- RECORD EXTRACTS -

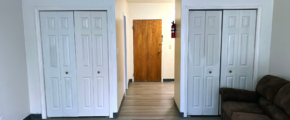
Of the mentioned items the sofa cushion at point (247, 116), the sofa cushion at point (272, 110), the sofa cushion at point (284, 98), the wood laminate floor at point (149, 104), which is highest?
the sofa cushion at point (284, 98)

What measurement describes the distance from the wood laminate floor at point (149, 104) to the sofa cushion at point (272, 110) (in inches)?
31.1

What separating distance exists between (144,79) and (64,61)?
9.99 feet

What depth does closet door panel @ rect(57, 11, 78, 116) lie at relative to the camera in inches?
109

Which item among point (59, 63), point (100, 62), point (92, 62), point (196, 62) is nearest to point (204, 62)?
point (196, 62)

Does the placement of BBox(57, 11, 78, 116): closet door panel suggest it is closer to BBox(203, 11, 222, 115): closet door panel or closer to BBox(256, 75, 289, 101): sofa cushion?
BBox(203, 11, 222, 115): closet door panel

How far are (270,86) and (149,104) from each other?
2103mm

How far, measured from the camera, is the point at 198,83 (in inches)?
116

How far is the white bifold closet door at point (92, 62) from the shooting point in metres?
2.77

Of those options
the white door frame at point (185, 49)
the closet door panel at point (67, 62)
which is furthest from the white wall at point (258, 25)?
the closet door panel at point (67, 62)

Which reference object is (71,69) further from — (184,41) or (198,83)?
(198,83)

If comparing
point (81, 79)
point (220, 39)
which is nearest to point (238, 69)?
point (220, 39)

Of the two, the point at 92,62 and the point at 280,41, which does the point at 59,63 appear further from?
the point at 280,41

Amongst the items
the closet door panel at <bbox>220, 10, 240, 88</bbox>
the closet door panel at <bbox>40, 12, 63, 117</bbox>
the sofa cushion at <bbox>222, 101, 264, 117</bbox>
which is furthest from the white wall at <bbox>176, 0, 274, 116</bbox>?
the closet door panel at <bbox>40, 12, 63, 117</bbox>

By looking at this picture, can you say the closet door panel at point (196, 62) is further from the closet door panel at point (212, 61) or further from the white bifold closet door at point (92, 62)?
the white bifold closet door at point (92, 62)
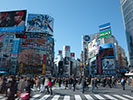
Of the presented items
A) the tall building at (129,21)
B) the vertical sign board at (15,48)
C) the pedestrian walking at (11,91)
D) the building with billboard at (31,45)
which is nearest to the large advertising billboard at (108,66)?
the tall building at (129,21)

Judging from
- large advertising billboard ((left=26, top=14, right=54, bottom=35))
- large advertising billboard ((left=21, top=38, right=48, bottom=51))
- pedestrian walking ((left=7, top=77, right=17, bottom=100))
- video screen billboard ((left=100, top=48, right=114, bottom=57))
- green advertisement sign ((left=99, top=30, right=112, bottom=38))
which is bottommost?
pedestrian walking ((left=7, top=77, right=17, bottom=100))

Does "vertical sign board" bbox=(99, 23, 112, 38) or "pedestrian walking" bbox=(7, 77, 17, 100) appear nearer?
"pedestrian walking" bbox=(7, 77, 17, 100)

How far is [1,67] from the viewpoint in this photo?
49.5 metres

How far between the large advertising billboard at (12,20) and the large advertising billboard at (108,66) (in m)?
44.6

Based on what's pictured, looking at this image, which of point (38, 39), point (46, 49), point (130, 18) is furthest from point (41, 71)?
point (130, 18)

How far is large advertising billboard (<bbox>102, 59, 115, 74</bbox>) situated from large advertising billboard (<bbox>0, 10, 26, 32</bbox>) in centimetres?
4461

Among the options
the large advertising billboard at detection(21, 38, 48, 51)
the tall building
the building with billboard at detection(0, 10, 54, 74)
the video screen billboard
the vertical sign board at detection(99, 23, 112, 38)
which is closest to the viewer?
the vertical sign board at detection(99, 23, 112, 38)

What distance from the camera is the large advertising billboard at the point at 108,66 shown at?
5985 cm

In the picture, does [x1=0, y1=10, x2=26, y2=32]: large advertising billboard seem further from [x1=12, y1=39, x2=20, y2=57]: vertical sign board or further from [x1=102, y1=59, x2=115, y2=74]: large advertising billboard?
[x1=102, y1=59, x2=115, y2=74]: large advertising billboard

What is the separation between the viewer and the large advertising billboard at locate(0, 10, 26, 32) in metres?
32.7

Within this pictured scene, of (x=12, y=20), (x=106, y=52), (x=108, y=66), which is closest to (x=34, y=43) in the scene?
(x=12, y=20)

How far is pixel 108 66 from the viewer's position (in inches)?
2395

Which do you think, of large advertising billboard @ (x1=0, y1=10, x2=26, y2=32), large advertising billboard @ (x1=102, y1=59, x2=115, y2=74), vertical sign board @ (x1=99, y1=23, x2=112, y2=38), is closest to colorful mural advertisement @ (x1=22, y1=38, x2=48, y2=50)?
large advertising billboard @ (x1=0, y1=10, x2=26, y2=32)

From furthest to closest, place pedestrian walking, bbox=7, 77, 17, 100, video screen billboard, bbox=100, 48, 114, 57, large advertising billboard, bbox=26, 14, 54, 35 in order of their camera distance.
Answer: video screen billboard, bbox=100, 48, 114, 57 < large advertising billboard, bbox=26, 14, 54, 35 < pedestrian walking, bbox=7, 77, 17, 100
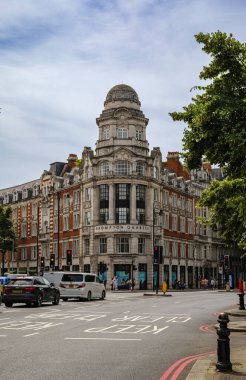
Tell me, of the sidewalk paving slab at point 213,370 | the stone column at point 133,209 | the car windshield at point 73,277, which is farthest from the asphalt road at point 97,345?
the stone column at point 133,209

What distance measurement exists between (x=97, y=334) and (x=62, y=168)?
71533 millimetres

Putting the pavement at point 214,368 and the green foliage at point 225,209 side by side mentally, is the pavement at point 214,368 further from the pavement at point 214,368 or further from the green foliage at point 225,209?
the green foliage at point 225,209

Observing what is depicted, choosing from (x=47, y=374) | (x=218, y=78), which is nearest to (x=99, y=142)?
(x=218, y=78)

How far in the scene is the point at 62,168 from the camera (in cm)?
8688

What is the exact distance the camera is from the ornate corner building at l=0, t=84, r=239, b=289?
68125mm

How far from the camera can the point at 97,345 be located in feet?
44.8

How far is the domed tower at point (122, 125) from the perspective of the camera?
69.6 m

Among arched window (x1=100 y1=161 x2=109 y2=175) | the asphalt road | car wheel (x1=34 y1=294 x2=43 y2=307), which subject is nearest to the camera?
the asphalt road

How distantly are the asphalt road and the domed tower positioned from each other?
4837cm

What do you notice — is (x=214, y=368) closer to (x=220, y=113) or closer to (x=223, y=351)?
(x=223, y=351)

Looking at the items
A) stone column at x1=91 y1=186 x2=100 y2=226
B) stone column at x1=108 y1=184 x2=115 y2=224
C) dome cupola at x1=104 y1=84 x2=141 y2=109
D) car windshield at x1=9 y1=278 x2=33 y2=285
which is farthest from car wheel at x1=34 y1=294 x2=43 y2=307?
dome cupola at x1=104 y1=84 x2=141 y2=109

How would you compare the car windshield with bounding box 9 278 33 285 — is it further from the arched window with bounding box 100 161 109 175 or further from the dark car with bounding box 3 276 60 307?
the arched window with bounding box 100 161 109 175

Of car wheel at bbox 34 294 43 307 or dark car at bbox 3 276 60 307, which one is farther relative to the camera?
car wheel at bbox 34 294 43 307

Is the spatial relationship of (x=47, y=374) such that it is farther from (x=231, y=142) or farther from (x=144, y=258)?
(x=144, y=258)
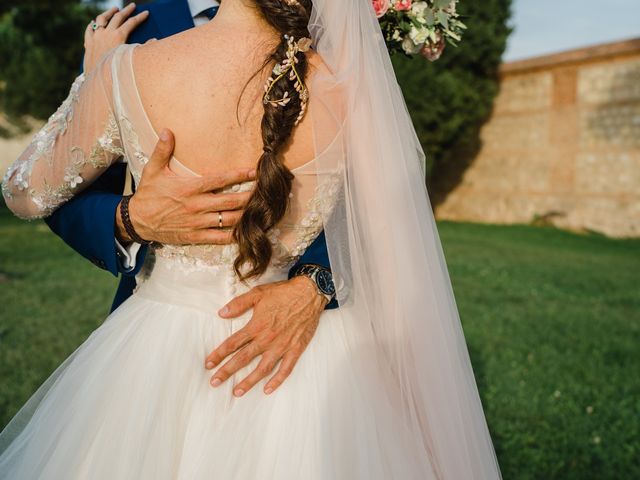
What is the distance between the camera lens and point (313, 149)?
163cm

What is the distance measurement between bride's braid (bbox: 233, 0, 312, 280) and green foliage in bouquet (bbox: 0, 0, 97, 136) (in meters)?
12.2

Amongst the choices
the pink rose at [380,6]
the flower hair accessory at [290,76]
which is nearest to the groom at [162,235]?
the flower hair accessory at [290,76]

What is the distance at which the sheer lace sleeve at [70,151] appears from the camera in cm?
158

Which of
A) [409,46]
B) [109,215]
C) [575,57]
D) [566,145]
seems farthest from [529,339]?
[575,57]

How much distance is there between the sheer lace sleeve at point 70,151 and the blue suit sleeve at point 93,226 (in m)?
0.04

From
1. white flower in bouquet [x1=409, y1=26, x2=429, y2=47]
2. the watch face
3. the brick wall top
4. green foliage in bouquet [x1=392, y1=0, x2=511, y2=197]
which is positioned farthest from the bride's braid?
the brick wall top

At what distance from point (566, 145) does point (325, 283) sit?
1317 cm

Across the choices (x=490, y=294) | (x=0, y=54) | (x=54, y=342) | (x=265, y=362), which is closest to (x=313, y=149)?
(x=265, y=362)

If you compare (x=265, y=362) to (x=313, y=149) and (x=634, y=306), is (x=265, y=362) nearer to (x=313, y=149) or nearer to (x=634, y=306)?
(x=313, y=149)

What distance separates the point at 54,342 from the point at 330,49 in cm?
477

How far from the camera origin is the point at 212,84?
1.50 m

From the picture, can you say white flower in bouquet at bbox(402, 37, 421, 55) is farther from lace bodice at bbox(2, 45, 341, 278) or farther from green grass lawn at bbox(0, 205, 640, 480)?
green grass lawn at bbox(0, 205, 640, 480)

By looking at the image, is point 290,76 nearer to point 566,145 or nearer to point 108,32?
point 108,32

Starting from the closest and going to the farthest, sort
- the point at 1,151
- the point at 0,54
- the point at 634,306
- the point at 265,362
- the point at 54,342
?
the point at 265,362
the point at 54,342
the point at 634,306
the point at 0,54
the point at 1,151
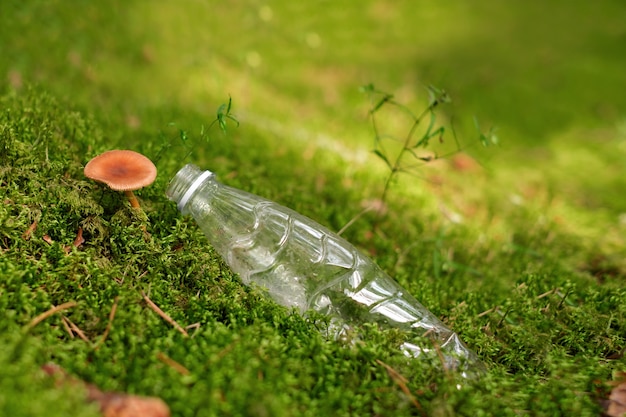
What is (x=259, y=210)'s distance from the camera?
87.4 inches

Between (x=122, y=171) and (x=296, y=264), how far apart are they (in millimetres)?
833

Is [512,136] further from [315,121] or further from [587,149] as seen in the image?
[315,121]

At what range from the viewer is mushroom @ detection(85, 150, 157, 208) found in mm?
1832

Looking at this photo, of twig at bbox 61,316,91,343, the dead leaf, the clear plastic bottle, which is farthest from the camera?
the clear plastic bottle

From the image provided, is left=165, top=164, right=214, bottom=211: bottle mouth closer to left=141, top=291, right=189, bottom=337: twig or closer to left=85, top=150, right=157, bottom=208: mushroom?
left=85, top=150, right=157, bottom=208: mushroom

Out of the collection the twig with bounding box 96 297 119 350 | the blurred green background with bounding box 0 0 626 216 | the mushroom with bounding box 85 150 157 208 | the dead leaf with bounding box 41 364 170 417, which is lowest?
the dead leaf with bounding box 41 364 170 417

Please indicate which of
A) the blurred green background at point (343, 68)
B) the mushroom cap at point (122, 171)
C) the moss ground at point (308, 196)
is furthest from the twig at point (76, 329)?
the blurred green background at point (343, 68)

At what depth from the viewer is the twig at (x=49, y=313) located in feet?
5.13

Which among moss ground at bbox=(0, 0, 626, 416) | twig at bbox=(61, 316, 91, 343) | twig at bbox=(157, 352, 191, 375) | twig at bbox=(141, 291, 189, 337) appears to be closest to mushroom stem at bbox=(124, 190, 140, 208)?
moss ground at bbox=(0, 0, 626, 416)

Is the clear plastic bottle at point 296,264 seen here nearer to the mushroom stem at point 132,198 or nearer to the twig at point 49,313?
the mushroom stem at point 132,198

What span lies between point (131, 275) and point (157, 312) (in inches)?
9.7

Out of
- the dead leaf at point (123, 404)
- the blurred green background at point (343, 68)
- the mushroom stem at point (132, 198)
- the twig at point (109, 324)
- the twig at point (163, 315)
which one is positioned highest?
the blurred green background at point (343, 68)

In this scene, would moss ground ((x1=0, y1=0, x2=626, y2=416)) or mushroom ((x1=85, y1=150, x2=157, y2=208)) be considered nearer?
moss ground ((x1=0, y1=0, x2=626, y2=416))

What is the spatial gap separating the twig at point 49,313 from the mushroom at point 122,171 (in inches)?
17.9
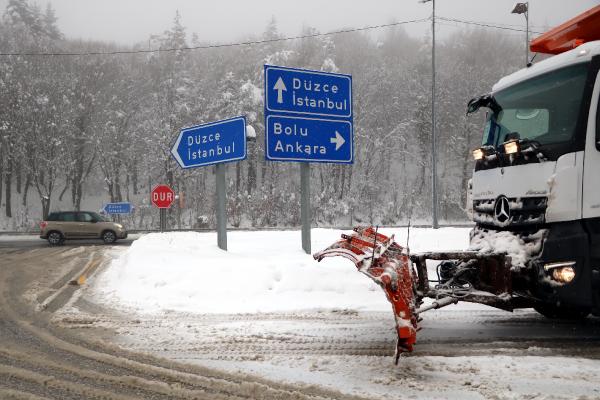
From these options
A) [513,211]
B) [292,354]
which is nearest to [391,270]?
[292,354]

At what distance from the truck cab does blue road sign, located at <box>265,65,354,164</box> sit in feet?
14.6

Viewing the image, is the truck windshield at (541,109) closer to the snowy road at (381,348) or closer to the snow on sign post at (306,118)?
the snowy road at (381,348)

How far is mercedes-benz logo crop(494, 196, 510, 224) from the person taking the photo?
4958mm

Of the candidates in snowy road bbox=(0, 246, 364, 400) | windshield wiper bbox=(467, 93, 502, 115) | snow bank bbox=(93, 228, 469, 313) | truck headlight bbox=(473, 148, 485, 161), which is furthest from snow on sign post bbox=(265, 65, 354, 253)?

- REQUIRED TASK -
In the data above, copy word for word the lines that start at the one containing "Amongst the items" and run through the one containing "0, 274, 116</bbox>?". Include both of those lines.

- COMPLETED EXERCISE -
Amongst the items
the closet door panel at <bbox>220, 10, 240, 88</bbox>
the closet door panel at <bbox>40, 12, 63, 117</bbox>
the sofa cushion at <bbox>222, 101, 264, 117</bbox>
which is furthest from the white wall at <bbox>176, 0, 274, 116</bbox>?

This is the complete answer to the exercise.